Look for either Rolled Oats or "Old Fashioned" oatmeal.  That is what I used and they came out great. 

0 likes

I'm hoping someone can shed some light on what I did wrong with these? They were really hard & tasted like rocks of porridge. I used traditional Scottish medium oatmeal (basically ground / chopped oats I think?) is this different to American oatmeal? I also used loads more herbs but couldn't really taste them over the porridge taste.

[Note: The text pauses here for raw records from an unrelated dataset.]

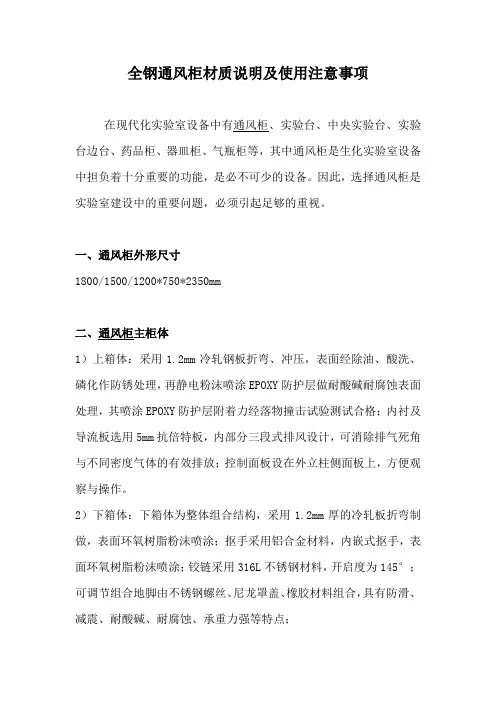 全钢通风柜材质说明及使用注意事项

在现代化实验室设备中有通风柜、实验台、中央实验台、实验台边台、药品柜、器皿柜、气瓶柜等，其中通风柜是生化实验室设备中担负着十分重要的功能，是必不可少的设备。因此，选择通风柜是实验室建设中的重要问题，必须引起足够的重视。

一、通风柜外形尺寸

1800/1500/1200*750*2350mm

二、通风柜主柜体

1）上箱体：采用 1.2mm 冷轧钢板折弯、冲压，表面经除油、酸洗、磷化作防锈处理，再静电粉沫喷涂 EPOXY 防护层做耐酸碱耐腐蚀表面处理，其喷涂 EPOXY 防护层附着力经落物撞击试验测试合格；内衬及导流板选用 5mm 抗倍特板，内部分三段式排风设计，可消除排气死角与不同密度气体的有效排放；控制面板设在外立柱侧面板上，方便观察与操作。

2）下箱体：下箱体为整体组合结构，采用 1.2mm 厚的冷轧板折弯制做，表面环氧树脂粉沫喷涂；抠手采用铝合金材料，内嵌式抠手，表面环氧树脂粉沫喷涂；铰链采用 316L 不锈钢材料，开启度为 145°；可调节组合地脚由不锈钢螺丝、尼龙罩盖、橡胶材料组合，具有防滑、减震、耐酸碱、耐腐蚀、承重力强等特点；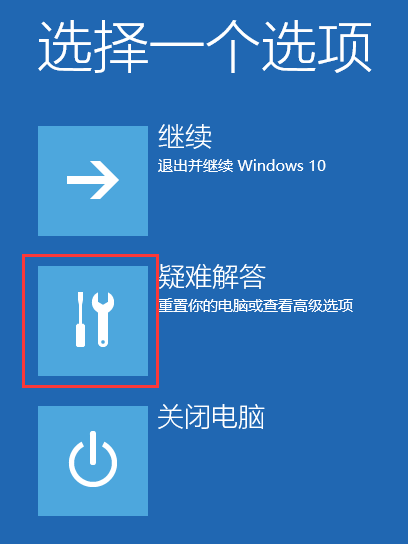 选择一个选项

继续

退出并继续 Windows 10

疑难解答

重置你的电脑或查看高级选项

关闭电脑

I also found that the lovely nuts I used completely disappeared. The recipe sounds great but didn't work well for me :-[

0 likes

I really am impressed with this recipe. I skipped the bread crumbs due to my hubby's allergies and just added a little chickpea flour. I used walnuts and other seeds instead of the pecans the first time I made it but now just leave them out all together. Skipped the soy cheese and soymilk and just used water and extra seasonings. The onion is nice but even that can be left out and this recipe is still awesome. I have to admit I need to go heavy with the spices but my very allergic to everything hubby really loves these. I add Italian seasonings and make "meatballs" ;)b I usually let mine set in the fridge overnight to absorb the flavorings and soften the oats. I'm so glad I found this recipe! It's so cheap and easy! And a great way to use oatmeal since I have a ton! They freeze well too which is nice because I like to just make a big batch and pull out the frozen patties for a quick meal. I even think I like this recipe better than most bean burgers I've tried! ;D

0 likes

This recipe was really easy to make and was absolutely delicious. I don't like nuts but I decided to go for it anyway and was really pleased. It's not an obvious recipe (i think) for a meat replacer but my boyfriend commented on how meaty it smelt (I think it was partly down to the sage). I added garlic salt and black pepper and ate them in a bun with a pineapple slice and some mayola. I honestly thought I could never make anything so tasty and will definitely be making them regularly. Thank you for sharing this recipe.

0 likes

My whole family loved this, even the kids.  We served it with gravy and a sausage, apple cornbread stuffing, as well as some steamed brussel sprots.  This is such a cheap meat alternative, and we will be making this regurally.  Maybe extras would be good chopped up and thrown into a casserole, or pasta?